Provided data —
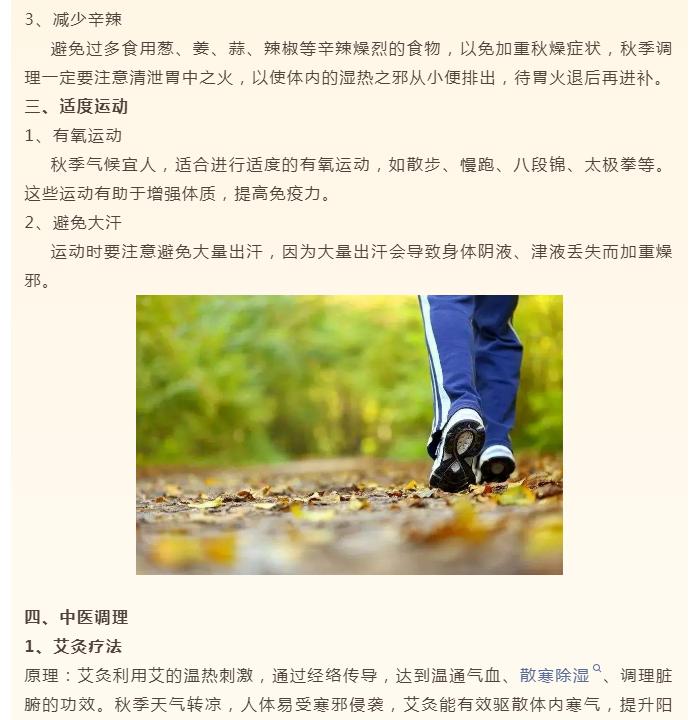 3、减少辛辣

避免过多食用葱、姜、蒜、辣椒等辛辣燥烈的食物，以免加重秋燥症状，秋季调理一定要注意清泄胃中之火，以使体内的湿热之邪从小便排出，待胃火退后再进补。

三、适度运动

1、有氧运动

秋季气候宜人，适合进行适度的有氧运动，如散步、慢跑、八段锦、太极拳等。这些运动有助于增强体质，提高免疫力。

2、避免大汗

运动时要注意避免大量出汗，因为大量出汗会导致身体阴液、津液丢失而加重燥邪。

四、中医调理

1、艾灸疗法

原理：艾灸利用艾的温热刺激，通过经络传导，达到温通气血、散寒除湿、调理脏腑的功效。秋季天气转凉，人体易受寒邪侵袭，艾灸能有效驱散体内寒气，提升阳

Task requirements — Using the material above, extract the line that contains "避免过多食用葱、姜、蒜、辣椒" and every line after it, exactly as given; stop at the last line.

Solution to this problem —
避免过多食用葱、姜、蒜、辣椒等辛辣燥烈的食物，以免加重秋燥症状，秋季调理一定要注意清泄胃中之火，以使体内的湿热之邪从小便排出，待胃火退后再进补。

三、适度运动

1、有氧运动

秋季气候宜人，适合进行适度的有氧运动，如散步、慢跑、八段锦、太极拳等。这些运动有助于增强体质，提高免疫力。

2、避免大汗

运动时要注意避免大量出汗，因为大量出汗会导致身体阴液、津液丢失而加重燥邪。

四、中医调理

1、艾灸疗法

原理：艾灸利用艾的温热刺激，通过经络传导，达到温通气血、散寒除湿、调理脏腑的功效。秋季天气转凉，人体易受寒邪侵袭，艾灸能有效驱散体内寒气，提升阳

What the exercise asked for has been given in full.